- Entries shown -
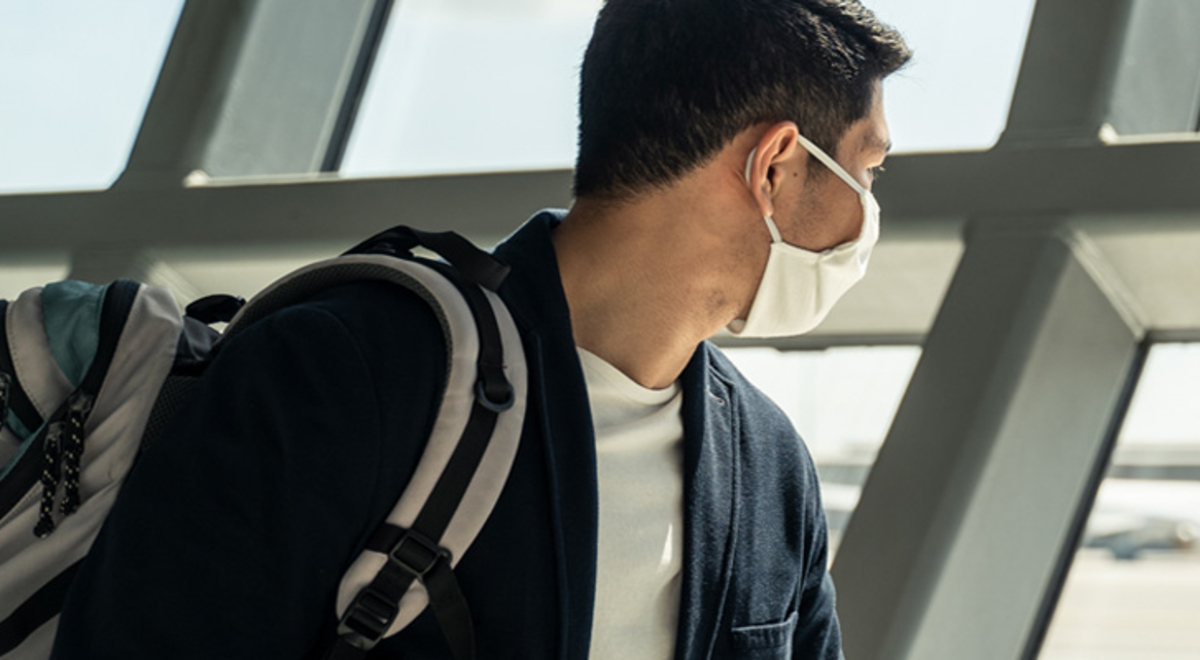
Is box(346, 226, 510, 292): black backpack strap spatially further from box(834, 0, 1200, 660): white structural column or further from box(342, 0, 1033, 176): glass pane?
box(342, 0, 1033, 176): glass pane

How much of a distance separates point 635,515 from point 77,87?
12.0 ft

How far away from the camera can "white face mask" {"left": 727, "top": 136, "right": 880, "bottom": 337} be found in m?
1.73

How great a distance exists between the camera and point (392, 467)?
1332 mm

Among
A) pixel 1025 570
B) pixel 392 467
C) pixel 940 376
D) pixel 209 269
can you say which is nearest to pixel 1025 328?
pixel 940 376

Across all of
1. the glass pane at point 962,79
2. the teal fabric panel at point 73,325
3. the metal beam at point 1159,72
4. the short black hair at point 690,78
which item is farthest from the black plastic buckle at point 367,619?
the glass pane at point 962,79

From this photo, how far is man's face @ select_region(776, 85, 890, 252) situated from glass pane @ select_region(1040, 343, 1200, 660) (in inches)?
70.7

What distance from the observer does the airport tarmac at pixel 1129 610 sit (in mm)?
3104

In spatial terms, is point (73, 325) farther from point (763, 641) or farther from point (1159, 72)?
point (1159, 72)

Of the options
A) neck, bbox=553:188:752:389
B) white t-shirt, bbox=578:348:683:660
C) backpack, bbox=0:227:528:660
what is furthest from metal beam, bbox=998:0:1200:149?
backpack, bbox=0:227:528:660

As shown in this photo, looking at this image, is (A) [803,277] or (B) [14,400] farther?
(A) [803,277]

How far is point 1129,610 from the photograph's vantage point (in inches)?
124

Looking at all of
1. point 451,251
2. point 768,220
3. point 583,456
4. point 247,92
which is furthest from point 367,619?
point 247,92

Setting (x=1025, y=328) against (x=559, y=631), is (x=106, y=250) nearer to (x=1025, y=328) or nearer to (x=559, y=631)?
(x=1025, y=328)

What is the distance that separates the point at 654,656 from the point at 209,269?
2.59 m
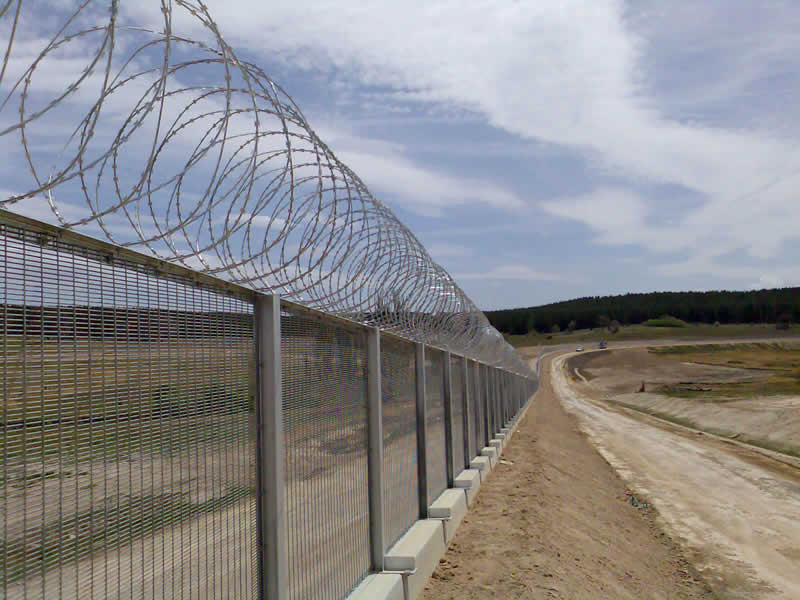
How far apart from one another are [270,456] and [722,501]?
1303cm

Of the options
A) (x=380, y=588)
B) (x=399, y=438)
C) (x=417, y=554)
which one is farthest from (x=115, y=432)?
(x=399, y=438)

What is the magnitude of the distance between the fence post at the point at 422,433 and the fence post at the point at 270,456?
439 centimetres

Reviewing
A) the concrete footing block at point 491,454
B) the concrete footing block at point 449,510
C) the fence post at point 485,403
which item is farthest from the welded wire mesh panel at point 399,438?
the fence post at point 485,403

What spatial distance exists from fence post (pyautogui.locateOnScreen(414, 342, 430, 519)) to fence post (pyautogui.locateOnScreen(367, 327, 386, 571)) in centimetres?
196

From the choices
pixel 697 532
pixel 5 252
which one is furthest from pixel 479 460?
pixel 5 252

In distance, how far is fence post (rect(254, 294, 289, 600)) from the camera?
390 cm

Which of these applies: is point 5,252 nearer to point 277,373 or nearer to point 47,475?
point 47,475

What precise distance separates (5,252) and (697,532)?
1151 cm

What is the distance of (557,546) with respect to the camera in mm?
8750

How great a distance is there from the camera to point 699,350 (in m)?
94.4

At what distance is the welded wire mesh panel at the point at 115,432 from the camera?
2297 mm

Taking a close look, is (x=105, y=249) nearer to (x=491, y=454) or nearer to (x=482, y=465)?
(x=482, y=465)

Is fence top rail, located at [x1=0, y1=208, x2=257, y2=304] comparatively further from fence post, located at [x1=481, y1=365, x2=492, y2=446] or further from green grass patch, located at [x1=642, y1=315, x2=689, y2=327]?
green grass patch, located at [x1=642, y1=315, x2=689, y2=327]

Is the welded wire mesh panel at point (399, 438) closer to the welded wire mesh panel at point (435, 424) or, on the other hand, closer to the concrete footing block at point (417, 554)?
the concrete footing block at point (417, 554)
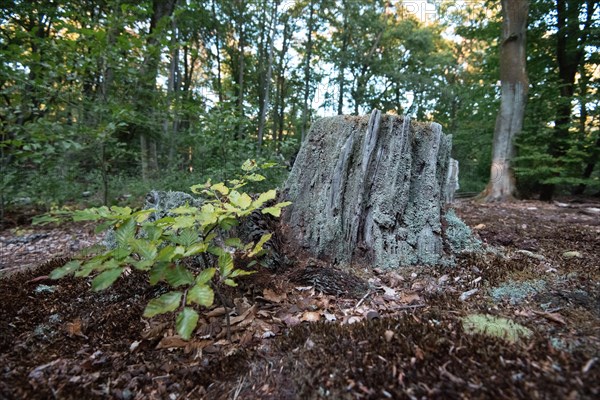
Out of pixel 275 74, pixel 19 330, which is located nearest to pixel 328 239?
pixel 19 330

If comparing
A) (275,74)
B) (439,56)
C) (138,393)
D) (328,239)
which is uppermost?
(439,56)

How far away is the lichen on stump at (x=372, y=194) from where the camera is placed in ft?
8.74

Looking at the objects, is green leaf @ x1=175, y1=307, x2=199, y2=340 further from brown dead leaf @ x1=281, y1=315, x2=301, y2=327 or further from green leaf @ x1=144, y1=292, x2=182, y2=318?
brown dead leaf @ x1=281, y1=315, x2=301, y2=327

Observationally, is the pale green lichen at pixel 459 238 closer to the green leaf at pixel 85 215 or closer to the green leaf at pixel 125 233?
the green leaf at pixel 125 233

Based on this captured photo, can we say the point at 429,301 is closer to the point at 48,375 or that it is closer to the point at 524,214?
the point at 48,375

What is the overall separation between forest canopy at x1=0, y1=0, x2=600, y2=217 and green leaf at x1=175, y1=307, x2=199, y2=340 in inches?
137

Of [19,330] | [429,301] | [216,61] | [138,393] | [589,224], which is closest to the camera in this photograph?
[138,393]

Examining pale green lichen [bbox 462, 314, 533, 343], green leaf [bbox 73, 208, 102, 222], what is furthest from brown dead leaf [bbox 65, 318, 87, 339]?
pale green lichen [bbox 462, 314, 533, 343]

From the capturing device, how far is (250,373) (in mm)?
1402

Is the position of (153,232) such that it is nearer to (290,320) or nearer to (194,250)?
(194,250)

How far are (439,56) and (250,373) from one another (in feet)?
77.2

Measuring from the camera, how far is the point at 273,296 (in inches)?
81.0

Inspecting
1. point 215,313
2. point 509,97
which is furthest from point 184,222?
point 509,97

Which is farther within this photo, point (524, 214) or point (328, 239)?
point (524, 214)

...

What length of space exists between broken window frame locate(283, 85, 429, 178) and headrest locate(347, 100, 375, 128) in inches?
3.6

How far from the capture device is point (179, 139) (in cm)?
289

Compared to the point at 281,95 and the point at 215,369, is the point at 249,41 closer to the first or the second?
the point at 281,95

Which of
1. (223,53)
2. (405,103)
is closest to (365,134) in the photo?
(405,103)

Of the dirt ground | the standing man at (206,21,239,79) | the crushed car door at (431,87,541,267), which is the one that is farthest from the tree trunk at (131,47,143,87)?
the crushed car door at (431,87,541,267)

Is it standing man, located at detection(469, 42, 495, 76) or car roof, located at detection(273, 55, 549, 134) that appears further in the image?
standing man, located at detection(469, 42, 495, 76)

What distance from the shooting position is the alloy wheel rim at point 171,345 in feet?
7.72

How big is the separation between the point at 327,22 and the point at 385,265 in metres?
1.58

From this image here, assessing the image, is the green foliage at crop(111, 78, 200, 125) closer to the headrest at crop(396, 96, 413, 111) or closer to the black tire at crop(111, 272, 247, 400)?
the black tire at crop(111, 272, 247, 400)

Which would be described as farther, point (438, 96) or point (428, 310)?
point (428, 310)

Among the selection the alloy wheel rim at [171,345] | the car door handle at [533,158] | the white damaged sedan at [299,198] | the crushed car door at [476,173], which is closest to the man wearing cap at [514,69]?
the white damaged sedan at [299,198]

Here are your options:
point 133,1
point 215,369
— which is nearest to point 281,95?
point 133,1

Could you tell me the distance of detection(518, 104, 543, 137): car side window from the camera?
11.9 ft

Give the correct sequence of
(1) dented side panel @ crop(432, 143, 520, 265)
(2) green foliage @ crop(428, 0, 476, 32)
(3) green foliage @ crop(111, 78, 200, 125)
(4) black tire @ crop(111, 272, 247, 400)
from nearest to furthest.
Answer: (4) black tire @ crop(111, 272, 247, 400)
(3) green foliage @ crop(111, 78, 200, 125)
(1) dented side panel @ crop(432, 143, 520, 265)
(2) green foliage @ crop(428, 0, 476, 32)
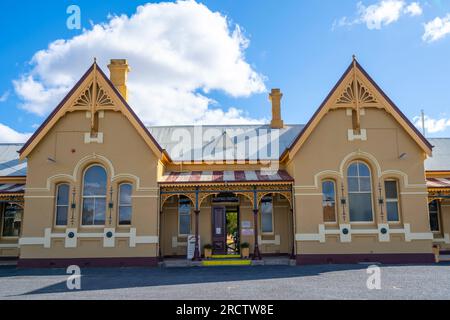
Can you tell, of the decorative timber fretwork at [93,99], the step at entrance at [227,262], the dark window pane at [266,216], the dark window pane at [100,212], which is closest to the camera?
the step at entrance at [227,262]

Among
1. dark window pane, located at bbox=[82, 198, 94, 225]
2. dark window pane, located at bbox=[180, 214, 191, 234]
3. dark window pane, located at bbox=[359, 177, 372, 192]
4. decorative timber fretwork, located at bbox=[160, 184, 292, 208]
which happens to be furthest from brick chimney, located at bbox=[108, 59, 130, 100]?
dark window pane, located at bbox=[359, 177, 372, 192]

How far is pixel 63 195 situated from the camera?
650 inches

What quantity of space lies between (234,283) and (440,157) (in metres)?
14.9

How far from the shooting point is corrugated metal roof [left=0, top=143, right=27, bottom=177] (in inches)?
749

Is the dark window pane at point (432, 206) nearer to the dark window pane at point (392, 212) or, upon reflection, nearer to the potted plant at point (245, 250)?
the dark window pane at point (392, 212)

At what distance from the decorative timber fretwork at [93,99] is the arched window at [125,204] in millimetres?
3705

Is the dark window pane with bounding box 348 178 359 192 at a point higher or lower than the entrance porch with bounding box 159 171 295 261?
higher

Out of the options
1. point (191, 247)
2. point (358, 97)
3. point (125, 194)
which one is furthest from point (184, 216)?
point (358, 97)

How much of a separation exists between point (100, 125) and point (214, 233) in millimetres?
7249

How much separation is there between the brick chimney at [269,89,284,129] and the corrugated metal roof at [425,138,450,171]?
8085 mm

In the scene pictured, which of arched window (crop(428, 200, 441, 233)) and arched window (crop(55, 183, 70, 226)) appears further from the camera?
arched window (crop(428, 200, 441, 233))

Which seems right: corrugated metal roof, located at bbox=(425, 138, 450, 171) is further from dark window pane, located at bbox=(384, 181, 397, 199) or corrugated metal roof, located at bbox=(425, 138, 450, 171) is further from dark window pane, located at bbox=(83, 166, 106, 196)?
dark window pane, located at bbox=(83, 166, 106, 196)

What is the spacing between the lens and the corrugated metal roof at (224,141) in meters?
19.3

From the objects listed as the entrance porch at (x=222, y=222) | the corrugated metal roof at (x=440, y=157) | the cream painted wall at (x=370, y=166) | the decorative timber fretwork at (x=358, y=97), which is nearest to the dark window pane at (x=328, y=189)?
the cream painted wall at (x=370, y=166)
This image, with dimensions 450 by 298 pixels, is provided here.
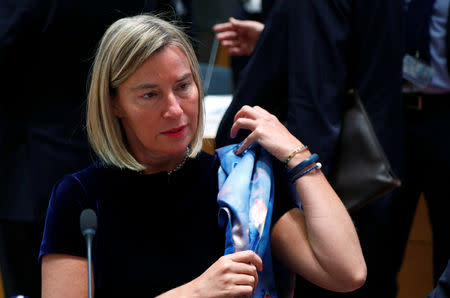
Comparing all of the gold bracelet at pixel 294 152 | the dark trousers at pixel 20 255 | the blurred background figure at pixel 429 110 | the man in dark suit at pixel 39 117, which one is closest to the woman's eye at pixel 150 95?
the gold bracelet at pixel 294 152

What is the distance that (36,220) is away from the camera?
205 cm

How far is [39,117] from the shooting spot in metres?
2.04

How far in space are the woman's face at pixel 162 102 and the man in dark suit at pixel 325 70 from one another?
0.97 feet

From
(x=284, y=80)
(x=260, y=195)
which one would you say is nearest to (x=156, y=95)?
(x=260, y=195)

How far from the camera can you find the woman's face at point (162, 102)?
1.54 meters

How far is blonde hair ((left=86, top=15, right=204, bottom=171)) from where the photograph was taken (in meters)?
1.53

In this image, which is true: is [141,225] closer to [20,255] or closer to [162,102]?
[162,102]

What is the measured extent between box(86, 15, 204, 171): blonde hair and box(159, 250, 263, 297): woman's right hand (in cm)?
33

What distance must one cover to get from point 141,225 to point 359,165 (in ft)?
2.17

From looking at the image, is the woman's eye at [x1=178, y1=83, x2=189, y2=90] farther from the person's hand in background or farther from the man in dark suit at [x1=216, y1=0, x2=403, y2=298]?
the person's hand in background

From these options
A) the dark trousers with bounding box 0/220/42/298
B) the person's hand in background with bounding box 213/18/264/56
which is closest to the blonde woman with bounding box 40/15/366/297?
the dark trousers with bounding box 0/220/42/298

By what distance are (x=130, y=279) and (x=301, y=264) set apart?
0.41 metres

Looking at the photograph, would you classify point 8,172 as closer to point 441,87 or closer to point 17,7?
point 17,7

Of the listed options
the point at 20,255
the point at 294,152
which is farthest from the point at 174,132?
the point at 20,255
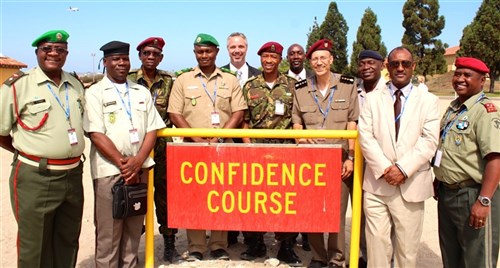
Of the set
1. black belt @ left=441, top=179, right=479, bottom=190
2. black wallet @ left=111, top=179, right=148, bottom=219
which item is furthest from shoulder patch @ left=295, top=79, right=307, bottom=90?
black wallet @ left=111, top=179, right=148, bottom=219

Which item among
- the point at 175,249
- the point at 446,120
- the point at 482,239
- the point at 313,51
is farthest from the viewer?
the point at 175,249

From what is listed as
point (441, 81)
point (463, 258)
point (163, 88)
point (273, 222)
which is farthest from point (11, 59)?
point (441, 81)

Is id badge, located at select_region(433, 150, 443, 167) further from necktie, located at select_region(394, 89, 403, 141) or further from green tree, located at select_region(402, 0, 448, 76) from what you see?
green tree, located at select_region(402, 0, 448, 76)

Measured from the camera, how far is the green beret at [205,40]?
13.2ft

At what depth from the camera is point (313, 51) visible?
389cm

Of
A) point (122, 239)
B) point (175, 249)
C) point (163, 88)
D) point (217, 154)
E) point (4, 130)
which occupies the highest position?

...

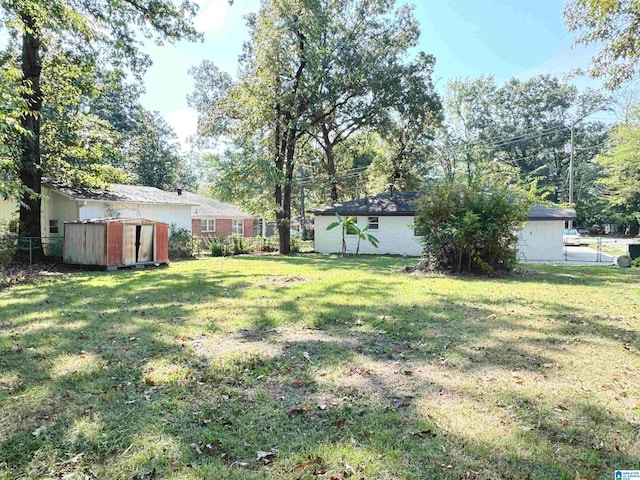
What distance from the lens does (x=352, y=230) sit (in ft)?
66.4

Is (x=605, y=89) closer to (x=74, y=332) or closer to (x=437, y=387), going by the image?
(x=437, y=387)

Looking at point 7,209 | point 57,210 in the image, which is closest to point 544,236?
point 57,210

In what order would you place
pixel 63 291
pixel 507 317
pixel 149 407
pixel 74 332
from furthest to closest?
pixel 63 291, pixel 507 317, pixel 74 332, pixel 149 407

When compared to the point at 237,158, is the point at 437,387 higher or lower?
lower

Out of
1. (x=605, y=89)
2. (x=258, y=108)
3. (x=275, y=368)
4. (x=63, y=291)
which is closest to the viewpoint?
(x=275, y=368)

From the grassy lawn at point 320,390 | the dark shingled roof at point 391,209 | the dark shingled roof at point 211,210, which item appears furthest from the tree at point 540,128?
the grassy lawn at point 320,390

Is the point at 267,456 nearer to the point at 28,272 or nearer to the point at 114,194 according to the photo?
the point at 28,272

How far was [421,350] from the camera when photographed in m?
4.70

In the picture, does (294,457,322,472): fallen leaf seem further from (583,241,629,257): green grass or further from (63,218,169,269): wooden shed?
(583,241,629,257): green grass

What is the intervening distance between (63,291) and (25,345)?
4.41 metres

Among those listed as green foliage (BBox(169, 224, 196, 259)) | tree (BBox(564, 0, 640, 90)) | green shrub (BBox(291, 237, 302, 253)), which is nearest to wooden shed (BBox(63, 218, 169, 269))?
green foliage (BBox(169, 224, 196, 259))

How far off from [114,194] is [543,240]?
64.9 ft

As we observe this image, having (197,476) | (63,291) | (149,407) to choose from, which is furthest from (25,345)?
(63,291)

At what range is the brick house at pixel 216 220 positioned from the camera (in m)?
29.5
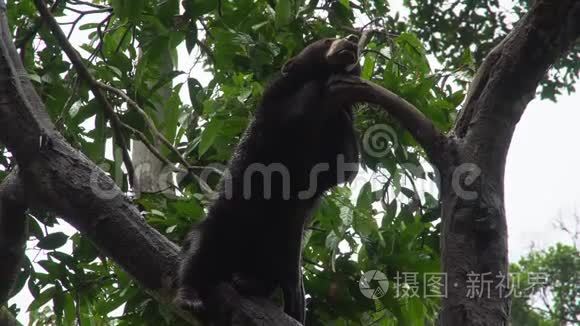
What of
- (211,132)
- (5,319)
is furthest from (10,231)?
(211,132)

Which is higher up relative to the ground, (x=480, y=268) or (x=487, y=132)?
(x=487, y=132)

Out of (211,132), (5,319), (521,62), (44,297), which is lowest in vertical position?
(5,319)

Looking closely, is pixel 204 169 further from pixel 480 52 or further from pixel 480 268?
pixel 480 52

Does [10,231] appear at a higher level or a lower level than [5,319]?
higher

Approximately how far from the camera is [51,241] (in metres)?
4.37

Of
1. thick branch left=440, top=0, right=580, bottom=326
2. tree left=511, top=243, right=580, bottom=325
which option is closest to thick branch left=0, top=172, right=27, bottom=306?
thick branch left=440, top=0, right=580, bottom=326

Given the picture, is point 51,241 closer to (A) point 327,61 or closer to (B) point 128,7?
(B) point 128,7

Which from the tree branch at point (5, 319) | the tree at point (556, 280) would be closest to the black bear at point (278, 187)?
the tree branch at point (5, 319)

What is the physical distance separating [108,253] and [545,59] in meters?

- What to do -
Count the lines in the rows above that contain the string "alloy". Reply with the number alone.

- Written answer -
2